Il candidato progressista era allora il presidente uscente Johnson, che
in politica interna aveva fortemente sviluppato i programmi sociali
della Grande Società, ed in politica estera era chiaramente impegnato a
sostenere il Vietnam del Sud. Anzi, in quella guerra era impegolato fino
al collo, tanto da concludere che la sola maniera onorevole per uscirne
era la vittoria. E i suoi rivali repubblicani - mentre criticavano
l'ampiezza delle politiche di welfare - avevano difficoltà, per il
carattere anticomunista del loro partito, a contrapporgli una diversa
linea di politica estera. Ma il Paese era stanco della guerra, e durante
le primarie il suo malumore si espresse ripetutamente e con intensità
sorprendente nei successi locali di un candidato senza speranze, il
pacifista Eugene McCarthy, che contestava "da sinistra" il presidente
uscente.
Voti sprecati, apparentemente buoni solo a manifestare un sentimento, ma
voti il cui significato fu chiarissimo agli occhi di Johnson: "se
McCarthy ha successo - egli aveva detto - avrò subito Bob Kennedy alla
gola". Analoga conclusione fu tratta dal fratello del presidente
assassinato: il clima politico del Paese faceva intendere umori e
insofferenze che consentivano di contrapporre a Johnson un altro
programma politico-militare in Asia e un altro candidato democratico
alla presidenza. E lo stesso Johnson trasse dagli umori del Paese la
conclusione di non ripresentarsi. Certo, il clima politico era così teso
che Bob Kennedy pagò questo tentativo con la vita, lasciando aperta la
via della Casa Bianca al più improbabile tra i candidati:
l'arciconservatore Richard Nixon. E il principale consigliere di Nixon
seppe sfruttare a fondo gli umori del Paese ed avviare la ritirata dal
Vietnam. Nel giro di pochi anni, così, l'irrequietezza giovanile (che
era in gran parte la paura della chiamata alle armi) ed il disgusto
dell'opinione pubblica per quella che era diventata una guerra davvero
"sporca", le cui ragioni geo-politiche apparivano troppo astratte,
avevano reso possibile per un puro professionista - quale era Henry
Kissinger - di impostare in tutta la sua completezza e complessità una
strategia politica compiuta.

Esercizio A:
Le affermazioni seguenti concordano con il brano su Johnson e la guerra del Vietnam? Per ciascuna rispondi sì o no e riporta tra virgolette le parole esatte del brano che lo stabiliscono.
(i) Johnson decise di non ricandidarsi.
(ii) Eugene McCarthy contestava il presidente uscente da destra.
(iii) I rivali repubblicani riuscivano senza fatica a proporre una diversa linea di politica estera.
Esercizio B: Cita senza modifiche le righe dei record dall'inizio fino alla riga con "How many series does the legend of the Coverage", compresa.
Il brano e i record non hanno alcun legame tra loro.

Record tratti da una raccolta di dati:
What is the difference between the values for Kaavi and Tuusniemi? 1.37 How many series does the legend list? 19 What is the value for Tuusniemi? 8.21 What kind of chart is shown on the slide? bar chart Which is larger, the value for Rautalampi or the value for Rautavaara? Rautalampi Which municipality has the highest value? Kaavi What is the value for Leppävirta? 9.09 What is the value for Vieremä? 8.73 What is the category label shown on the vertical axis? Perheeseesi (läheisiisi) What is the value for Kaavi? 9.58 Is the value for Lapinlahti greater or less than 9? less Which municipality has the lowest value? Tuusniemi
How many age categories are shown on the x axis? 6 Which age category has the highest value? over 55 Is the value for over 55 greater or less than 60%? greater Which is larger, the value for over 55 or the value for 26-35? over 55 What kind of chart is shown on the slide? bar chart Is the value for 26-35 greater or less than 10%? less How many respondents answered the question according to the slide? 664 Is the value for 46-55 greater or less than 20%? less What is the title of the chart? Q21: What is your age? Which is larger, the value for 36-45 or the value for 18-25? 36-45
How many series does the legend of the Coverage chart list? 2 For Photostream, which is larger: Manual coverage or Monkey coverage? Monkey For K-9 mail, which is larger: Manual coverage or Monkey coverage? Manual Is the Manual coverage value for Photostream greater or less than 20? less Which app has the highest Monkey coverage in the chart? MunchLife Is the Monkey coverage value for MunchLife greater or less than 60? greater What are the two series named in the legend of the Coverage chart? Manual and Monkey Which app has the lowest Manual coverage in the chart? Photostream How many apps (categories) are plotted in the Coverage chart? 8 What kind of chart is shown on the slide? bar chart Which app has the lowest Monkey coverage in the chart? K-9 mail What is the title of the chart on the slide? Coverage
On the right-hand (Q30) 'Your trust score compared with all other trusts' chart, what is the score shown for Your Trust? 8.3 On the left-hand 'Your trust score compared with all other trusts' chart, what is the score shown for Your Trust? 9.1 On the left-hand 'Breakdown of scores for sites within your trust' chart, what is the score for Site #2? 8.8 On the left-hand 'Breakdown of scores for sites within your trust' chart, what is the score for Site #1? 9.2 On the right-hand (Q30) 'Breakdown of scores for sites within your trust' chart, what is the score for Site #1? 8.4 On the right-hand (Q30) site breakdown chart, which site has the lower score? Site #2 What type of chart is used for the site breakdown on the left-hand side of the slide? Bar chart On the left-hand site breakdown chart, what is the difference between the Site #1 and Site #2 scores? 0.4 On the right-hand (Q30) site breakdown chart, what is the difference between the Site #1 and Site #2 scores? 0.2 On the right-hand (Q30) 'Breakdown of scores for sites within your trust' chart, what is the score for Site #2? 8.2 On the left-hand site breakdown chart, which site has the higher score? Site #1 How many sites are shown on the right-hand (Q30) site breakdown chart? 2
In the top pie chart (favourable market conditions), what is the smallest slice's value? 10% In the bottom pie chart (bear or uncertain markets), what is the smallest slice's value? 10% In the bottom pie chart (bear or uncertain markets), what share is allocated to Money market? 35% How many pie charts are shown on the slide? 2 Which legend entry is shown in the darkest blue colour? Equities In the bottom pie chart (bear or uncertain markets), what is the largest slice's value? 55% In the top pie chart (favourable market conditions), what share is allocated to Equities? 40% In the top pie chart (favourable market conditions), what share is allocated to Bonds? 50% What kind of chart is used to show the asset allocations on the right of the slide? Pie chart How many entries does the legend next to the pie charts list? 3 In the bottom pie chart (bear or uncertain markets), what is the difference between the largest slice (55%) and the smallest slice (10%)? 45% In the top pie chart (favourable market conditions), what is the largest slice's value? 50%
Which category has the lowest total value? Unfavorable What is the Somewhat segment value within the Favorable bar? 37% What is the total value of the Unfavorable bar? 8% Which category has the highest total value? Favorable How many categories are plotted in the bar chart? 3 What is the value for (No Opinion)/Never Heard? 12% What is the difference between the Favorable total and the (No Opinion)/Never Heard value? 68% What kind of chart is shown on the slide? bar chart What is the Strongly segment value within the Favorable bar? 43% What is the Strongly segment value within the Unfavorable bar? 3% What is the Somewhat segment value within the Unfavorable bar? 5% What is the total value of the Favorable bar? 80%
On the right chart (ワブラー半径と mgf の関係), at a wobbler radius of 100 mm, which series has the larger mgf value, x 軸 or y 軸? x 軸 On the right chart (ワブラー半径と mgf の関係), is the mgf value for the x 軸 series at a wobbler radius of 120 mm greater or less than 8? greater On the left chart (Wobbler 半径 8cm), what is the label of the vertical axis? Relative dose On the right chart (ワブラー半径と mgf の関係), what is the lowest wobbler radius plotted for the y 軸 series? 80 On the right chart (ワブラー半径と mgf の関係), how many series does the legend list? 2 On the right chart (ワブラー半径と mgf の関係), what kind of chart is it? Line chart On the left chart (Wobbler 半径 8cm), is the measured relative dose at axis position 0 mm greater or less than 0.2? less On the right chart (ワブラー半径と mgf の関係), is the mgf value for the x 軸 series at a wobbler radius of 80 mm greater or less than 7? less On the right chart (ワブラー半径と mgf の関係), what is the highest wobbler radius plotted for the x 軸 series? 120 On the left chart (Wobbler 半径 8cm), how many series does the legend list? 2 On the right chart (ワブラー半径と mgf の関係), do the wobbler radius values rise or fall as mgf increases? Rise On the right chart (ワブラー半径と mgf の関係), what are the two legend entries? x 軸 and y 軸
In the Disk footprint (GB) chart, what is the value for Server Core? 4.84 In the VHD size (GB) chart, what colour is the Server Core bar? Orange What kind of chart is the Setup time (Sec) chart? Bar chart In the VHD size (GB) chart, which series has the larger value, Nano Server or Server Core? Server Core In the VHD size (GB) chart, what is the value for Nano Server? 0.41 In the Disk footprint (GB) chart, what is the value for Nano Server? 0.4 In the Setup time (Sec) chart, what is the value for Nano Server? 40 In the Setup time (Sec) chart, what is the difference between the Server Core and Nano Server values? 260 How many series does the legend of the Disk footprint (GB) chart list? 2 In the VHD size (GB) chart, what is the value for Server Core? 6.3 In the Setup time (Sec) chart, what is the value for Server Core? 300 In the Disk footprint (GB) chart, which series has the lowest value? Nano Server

Risposta A:
(i) Sì: «E lo stesso Johnson trasse dagli umori del Paese la conclusione di non ripresentarsi.»
(ii) No: «il pacifista Eugene McCarthy, che contestava "da sinistra" il presidente uscente.»
(iii) No: «avevano difficoltà, per il carattere anticomunista del loro partito, a contrapporgli una diversa linea di politica estera.»

Risposta B:
What is the difference between the values for Kaavi and Tuusniemi? 1.37 How many series does the legend list? 19 What is the value for Tuusniemi? 8.21 What kind of chart is shown on the slide? bar chart Which is larger, the value for Rautalampi or the value for Rautavaara? Rautalampi Which municipality has the highest value? Kaavi What is the value for Leppävirta? 9.09 What is the value for Vieremä? 8.73 What is the category label shown on the vertical axis? Perheeseesi (läheisiisi) What is the value for Kaavi? 9.58 Is the value for Lapinlahti greater or less than 9? less Which municipality has the lowest value? Tuusniemi
How many age categories are shown on the x axis? 6 Which age category has the highest value? over 55 Is the value for over 55 greater or less than 60%? greater Which is larger, the value for over 55 or the value for 26-35? over 55 What kind of chart is shown on the slide? bar chart Is the value for 26-35 greater or less than 10%? less How many respondents answered the question according to the slide? 664 Is the value for 46-55 greater or less than 20%? less What is the title of the chart? Q21: What is your age? Which is larger, the value for 36-45 or the value for 18-25? 36-45
How many series does the legend of the Coverage chart list? 2 For Photostream, which is larger: Manual coverage or Monkey coverage? Monkey For K-9 mail, which is larger: Manual coverage or Monkey coverage? Manual Is the Manual coverage value for Photostream greater or less than 20? less Which app has the highest Monkey coverage in the chart? MunchLife Is the Monkey coverage value for MunchLife greater or less than 60? greater What are the two series named in the legend of the Coverage chart? Manual and Monkey Which app has the lowest Manual coverage in the chart? Photostream How many apps (categories) are plotted in the Coverage chart? 8 What kind of chart is shown on the slide? bar chart Which app has the lowest Monkey coverage in the chart? K-9 mail What is the title of the chart on the slide? Coverage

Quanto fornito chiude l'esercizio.